## What you need to do
(A) In the Broadbase opinion letter, what is the date of the Agreement and Plan of Merger among the Company, Servicesoft and Soldier Acquisition Corp.?
(B) Extend the Broadbase opinion letter from its final sentence.

## Text
———
BROADBASE SOFTWARE INC
S-8, EX-5.01, 2000-12-19
BUSINESS SERVICES, NEC
Previous: BROADBASE SOFTWARE INC, S-8, EX-4.11, 2000-12-19
Next: BROADBASE SOFTWARE INC, S-8, EX-23.02, 2000-12-19



<PAGE>   1

                                                                   EXHIBIT 5.01



                                December 18, 2000

Broadbase Software, Inc.
181 Constitution Drive
Menlo Park, California 94025

Ladies and Gentlemen:

        At your request, we have examined the Registration Statement on Form S-8
(the "REGISTRATION STATEMENT") to be filed by Broadbase Software, Inc., a
Delaware corporation (the "COMPANY"), with the Securities and Exchange
Commission (the "COMMISSION") on or about December 18, 2000, in connection with
the registration under the Securities Act of 1933, as amended, of an aggregate
of 6,406,823 shares of the Company's common stock (the "SHARES"), of which:

        (a) 2,541,317 shares are subject to issuance upon the exercise of stock
options originally granted by Servicesoft, Inc., a Delaware corporation
("SERVICESOFT") under the Servicesoft Technologies, Inc. Amended and Restated
1994 Stock Option Plan (the "SERVICESOFT 1994 OPTION PLAN");

        (b) 3,149,885 shares are subject to issuance upon the exercise of stock
options originally granted by Servicesoft under the Servicesoft Technologies,
Inc. 1999 Stock Option and Grant Plan, as amended from time to time (the
"SERVICESOFT 1999 OPTION PLAN");

        (c) 622,694 shares are subject to issuance upon the exercise of stock
options originally granted by Servicesoft pursuant to additional stock option
agreements (the "Additional Options"); and

        (d) 92,927 shares are reserved for issuance pursuant to purchase
rights granted or to be granted under the Servicesoft, Inc. 2000 Employee Stock
Purchase Plan (the "SERVICESOFT PURCHASE PLAN").

The stock options referred to in clauses (a), (b) and (c) above and the
Servicesoft Purchase Plan were assumed by the Company pursuant to the Agreement
and Plan of Merger dated September 18, 2000, among the Company, Servicesoft and
Soldier Acquisition Corp. (the "MERGER AGREEMENT").
———
## Dataset content
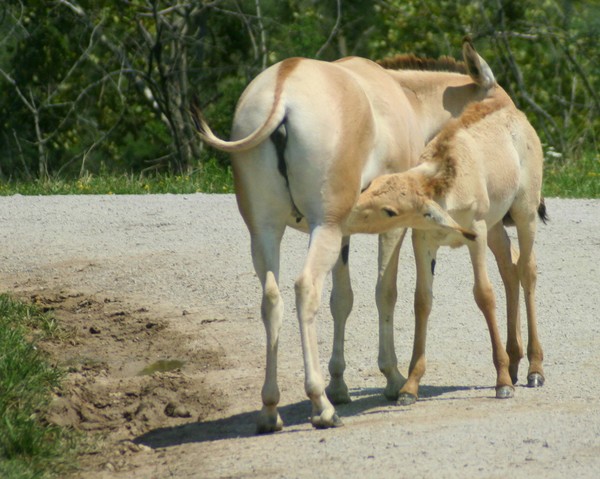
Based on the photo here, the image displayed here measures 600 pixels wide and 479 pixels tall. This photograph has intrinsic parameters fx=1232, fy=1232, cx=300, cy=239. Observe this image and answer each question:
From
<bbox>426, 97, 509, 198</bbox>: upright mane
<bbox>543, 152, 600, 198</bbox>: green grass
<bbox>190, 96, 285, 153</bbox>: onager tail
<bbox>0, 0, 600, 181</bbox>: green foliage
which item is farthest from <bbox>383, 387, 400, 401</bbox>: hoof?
<bbox>0, 0, 600, 181</bbox>: green foliage

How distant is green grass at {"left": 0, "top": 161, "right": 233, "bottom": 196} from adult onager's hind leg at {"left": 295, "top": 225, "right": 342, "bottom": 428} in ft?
23.8

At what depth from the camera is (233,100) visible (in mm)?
18406

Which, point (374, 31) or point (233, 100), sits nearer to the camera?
point (233, 100)

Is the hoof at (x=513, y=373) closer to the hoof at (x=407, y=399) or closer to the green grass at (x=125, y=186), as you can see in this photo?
the hoof at (x=407, y=399)

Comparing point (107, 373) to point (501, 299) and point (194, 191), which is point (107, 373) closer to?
point (501, 299)

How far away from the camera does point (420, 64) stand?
25.8ft

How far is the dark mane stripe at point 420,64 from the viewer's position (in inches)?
308

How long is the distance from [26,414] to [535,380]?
289 centimetres

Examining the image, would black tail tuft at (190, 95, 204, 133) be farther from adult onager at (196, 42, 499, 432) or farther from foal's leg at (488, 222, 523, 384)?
foal's leg at (488, 222, 523, 384)

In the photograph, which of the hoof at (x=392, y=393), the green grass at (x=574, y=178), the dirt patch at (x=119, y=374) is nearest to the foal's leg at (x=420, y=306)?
the hoof at (x=392, y=393)

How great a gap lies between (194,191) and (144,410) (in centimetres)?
668

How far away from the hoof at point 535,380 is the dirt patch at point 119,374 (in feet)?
5.82

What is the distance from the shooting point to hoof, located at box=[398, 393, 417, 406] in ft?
22.0

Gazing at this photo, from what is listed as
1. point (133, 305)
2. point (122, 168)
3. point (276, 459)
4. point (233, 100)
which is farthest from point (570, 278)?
point (122, 168)
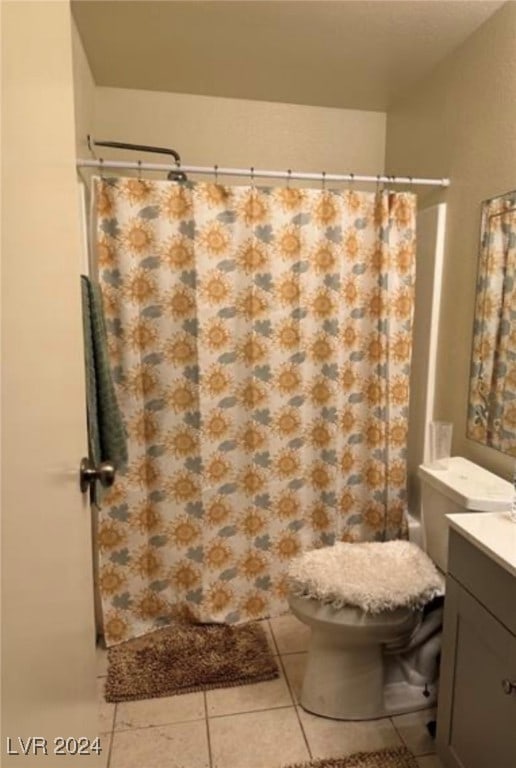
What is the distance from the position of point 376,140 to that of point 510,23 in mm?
893

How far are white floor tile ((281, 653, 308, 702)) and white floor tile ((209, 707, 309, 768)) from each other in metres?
0.08

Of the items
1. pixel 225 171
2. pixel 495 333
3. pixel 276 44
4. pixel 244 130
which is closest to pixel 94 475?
pixel 225 171

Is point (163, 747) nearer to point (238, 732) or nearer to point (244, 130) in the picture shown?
point (238, 732)

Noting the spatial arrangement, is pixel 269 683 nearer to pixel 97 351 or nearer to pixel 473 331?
pixel 97 351

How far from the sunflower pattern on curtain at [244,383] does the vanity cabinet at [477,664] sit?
85 centimetres

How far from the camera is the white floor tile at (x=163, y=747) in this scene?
145 cm

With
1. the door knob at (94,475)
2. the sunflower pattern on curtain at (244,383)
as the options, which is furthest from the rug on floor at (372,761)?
the door knob at (94,475)

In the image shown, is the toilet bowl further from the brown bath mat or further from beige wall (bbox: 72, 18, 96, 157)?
beige wall (bbox: 72, 18, 96, 157)

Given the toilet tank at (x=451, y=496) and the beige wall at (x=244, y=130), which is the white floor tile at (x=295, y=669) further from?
the beige wall at (x=244, y=130)

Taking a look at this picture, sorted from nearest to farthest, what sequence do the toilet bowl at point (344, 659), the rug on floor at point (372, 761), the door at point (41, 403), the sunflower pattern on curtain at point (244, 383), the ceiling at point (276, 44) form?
the door at point (41, 403)
the rug on floor at point (372, 761)
the toilet bowl at point (344, 659)
the ceiling at point (276, 44)
the sunflower pattern on curtain at point (244, 383)

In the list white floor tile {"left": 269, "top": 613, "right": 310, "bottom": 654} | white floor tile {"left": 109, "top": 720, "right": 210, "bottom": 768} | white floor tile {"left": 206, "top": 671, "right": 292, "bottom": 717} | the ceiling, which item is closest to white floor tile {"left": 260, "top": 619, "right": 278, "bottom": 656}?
white floor tile {"left": 269, "top": 613, "right": 310, "bottom": 654}

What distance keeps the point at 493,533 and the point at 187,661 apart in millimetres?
1288

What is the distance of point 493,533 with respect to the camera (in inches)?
46.9

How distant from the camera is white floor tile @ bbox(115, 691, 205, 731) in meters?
1.60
———
## Responses for each task
(A) September 18, 2000

(B)
        In rendering this opinion, as to questions of fact, we have examined the
following:

        (1)     the Company's First Amended and Restated Certificate of
                Incorporation, as filed with the Delaware Secretary of State on
                December 18, 2000;

        (2)     the Company's Bylaws, as adopted by the Company on July 2, 1999;

        (3)     the Registration Statement, together with the exhibits filed as
                a part thereof or incorporated therein by reference;

        (4)     the prospectus prepared in connection with the Registration
                Statement (the "PROSPECTUS");

        (5)     the minutes of the meeting of the Company's Board of Directors
                held on September 18, 2000, approving the filing of the
                Registration Statement and the issuance of the Shares in
                connection therewith;

        (6)     a certificate from the Company's transfer agent of even date
                herewith verifying the number of the Company's issued and
                outstanding shares of capital stock as of the date hereof, and a
                summary report of currently outstanding options and warrants to
                purchase the Company's capital stock and stock reserved for
                issuance upon the exercise of options or warrants to be granted
                in the future;

        (7)     the Merger Agreement;



<PAGE>   2


        (8)     the Servicesoft 1994 Option Plan, Servicesoft 1999 Option Plan
                and Servicesoft Purchase Plan, together with the related forms
                of stock option agreements;

        (9)     the forms of stock option agreement entered into by Servicesoft
                in connection with the grants of the Additional Options; and

        (10)    a Management Certificate executed by the Company, addressed to
                us and dated of even date herewith, containing certain factual
                and other representations.

        In our examination of documents for purposes of this opinion, we have
assumed, and express no opinion as to, the genuineness of all signatures on
original documents, the authenticity of all documents submitted to us as
originals, the conformity to originals of all documents submitted to us as
copies, the legal capacity of all persons or entities executing the same, the
lack of any undisclosed termination, modification, waiver or amendment to any
document reviewed by us and the due authorization, execution and delivery of all
documents where due authorization, execution and delivery are prerequisites to
the effectiveness thereof. We have also assumed that the certificates
representing the Shares, when issued, will be properly signed by authorized
officers of the Company or their agents.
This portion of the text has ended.